■ Texto del ejercicio ■
Canto a la impotencia
Rige en el gobierno de Fernández una suerte de épica de la impotencia, que consiste en describir los problemas y señalar a los culpables de que nada pueda resolverse. Es el refugio confortable de Alberto, para quien la acción suele desatar movimientos impredecibles que desequilibran la coalición peronista. El resultado es un Gabinete de satélites que orbitan a la deriva, sin una estrella que los guíe. Cada tanto chocan, como ocurre estos días.
Pocas veces resultó tan evidente como esta semana cuando el Gobierno irrumpió en los terrenos usurpados por activistas indigenistas en la Patagonia. Los líderes de las tomas escaparon sin mayores inconvenientes. La detención de un grupo de mujeres y su posterior traslado al penal de Ezeiza reavivó la crisis de gobierno.

■ Datos para analizar ■
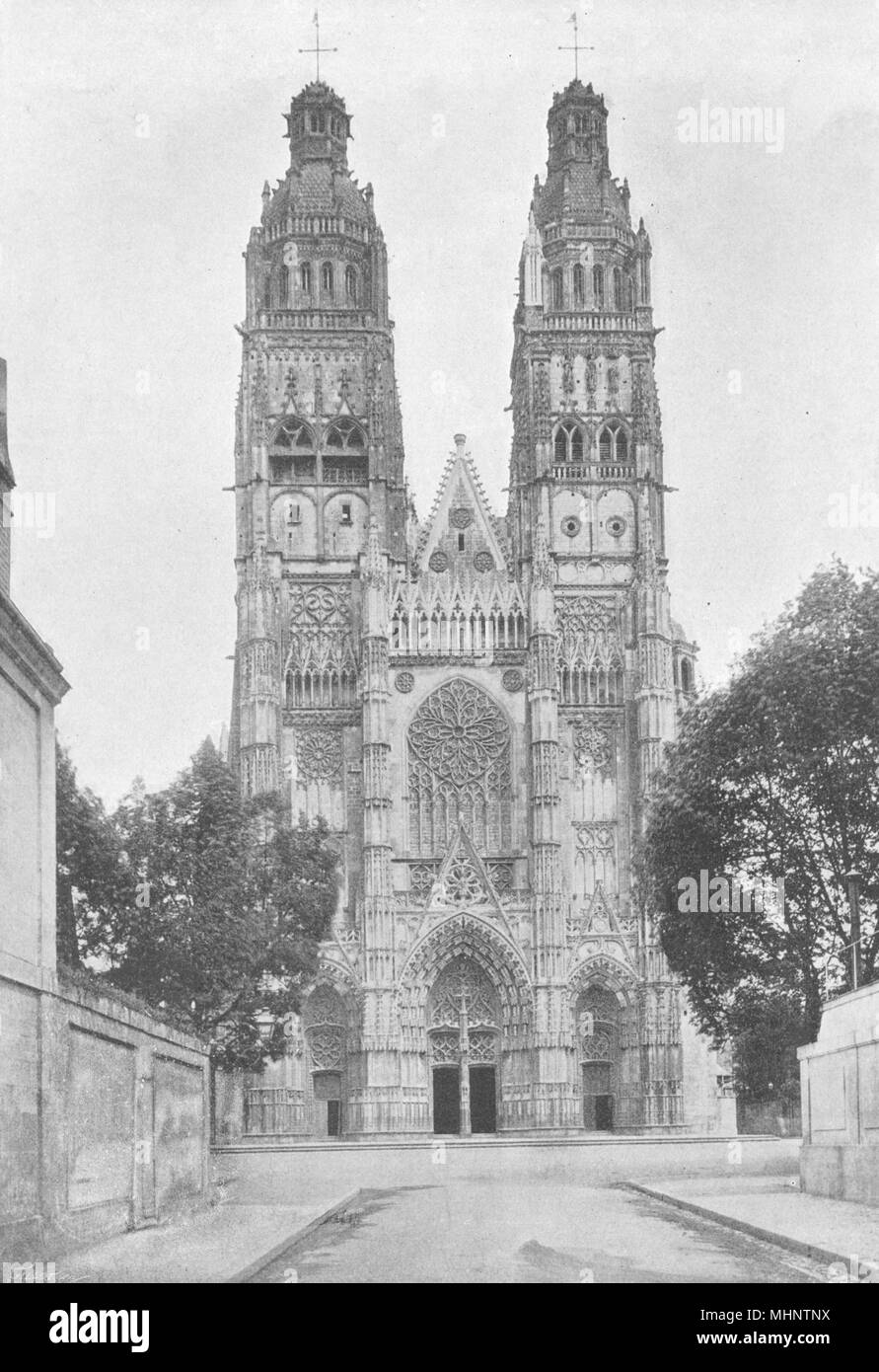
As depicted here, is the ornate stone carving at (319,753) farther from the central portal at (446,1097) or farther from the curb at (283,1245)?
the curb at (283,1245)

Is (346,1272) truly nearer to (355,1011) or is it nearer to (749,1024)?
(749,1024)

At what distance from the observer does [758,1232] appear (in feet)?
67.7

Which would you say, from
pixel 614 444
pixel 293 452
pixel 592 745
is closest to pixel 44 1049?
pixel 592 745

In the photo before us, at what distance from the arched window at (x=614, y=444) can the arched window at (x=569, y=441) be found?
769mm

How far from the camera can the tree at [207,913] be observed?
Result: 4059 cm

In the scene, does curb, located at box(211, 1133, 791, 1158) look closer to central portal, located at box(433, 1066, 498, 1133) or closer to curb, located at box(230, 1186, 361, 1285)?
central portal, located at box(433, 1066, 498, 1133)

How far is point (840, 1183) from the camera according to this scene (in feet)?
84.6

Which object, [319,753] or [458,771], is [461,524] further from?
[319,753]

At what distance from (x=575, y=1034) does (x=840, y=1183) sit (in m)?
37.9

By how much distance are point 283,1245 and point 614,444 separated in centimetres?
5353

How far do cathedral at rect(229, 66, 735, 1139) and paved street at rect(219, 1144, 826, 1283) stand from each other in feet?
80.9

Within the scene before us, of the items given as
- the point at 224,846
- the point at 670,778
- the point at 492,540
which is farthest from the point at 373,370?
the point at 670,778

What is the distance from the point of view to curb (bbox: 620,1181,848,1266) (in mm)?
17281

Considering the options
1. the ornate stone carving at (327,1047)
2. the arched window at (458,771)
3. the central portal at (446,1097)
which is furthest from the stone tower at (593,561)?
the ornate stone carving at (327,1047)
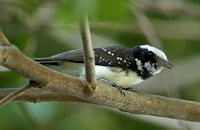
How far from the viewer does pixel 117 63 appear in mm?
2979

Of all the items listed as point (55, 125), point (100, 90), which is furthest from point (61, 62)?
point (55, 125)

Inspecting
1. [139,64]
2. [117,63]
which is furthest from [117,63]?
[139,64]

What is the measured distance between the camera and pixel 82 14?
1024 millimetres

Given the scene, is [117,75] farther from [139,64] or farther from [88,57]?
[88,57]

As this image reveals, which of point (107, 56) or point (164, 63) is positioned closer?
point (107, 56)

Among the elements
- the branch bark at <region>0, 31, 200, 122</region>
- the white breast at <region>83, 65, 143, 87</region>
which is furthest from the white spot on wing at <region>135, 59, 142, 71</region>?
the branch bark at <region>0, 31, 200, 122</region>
* * *
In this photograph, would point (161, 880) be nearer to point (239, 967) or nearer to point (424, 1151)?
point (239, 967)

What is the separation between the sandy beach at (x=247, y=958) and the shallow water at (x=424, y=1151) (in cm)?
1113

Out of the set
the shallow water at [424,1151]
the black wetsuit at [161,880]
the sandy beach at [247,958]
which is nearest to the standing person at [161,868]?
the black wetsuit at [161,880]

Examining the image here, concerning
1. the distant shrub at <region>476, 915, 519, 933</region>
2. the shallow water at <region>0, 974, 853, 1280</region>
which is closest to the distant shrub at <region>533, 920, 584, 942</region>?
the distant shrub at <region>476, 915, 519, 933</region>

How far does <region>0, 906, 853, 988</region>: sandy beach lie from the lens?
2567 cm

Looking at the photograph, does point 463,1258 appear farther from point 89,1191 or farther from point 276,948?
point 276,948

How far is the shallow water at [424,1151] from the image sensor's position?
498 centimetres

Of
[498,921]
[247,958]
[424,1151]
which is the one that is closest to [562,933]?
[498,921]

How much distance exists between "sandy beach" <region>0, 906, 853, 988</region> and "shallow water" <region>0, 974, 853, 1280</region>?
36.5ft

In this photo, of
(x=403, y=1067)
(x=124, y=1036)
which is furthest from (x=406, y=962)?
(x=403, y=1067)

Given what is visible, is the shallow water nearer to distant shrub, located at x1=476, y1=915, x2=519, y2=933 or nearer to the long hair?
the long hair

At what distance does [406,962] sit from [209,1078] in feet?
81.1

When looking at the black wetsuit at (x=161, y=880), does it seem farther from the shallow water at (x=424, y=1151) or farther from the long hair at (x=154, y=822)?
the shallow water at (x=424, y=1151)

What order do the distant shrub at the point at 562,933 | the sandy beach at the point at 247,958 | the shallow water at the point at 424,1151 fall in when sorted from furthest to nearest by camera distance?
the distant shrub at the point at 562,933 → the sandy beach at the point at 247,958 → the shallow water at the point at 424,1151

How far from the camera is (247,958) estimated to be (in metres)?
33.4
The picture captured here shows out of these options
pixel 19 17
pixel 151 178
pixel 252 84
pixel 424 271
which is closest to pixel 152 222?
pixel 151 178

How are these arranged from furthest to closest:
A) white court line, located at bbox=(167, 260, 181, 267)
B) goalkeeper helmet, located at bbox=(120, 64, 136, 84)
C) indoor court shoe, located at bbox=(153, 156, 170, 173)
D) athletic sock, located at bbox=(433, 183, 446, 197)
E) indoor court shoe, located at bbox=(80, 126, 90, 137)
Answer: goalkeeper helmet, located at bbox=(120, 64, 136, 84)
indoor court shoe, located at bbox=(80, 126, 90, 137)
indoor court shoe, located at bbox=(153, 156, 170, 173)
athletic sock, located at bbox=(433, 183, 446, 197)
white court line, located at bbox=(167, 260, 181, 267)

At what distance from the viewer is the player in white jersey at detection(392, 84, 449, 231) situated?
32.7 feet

■ Tarea ■
Transcribe sin cambios el fragmento del texto sobre el gobierno de Fernández que empieza en las palabras que contienen "Canto a la impotencia" y termina después de "ocurre estos días.".

■ Respuesta escrita ■
Canto a la impotencia
Rige en el gobierno de Fernández una suerte de épica de la impotencia, que consiste en describir los problemas y señalar a los culpables de que nada pueda resolverse. Es el refugio confortable de Alberto, para quien la acción suele desatar movimientos impredecibles que desequilibran la coalición peronista. El resultado es un Gabinete de satélites que orbitan a la deriva, sin una estrella que los guíe. Cada tanto chocan, como ocurre estos días.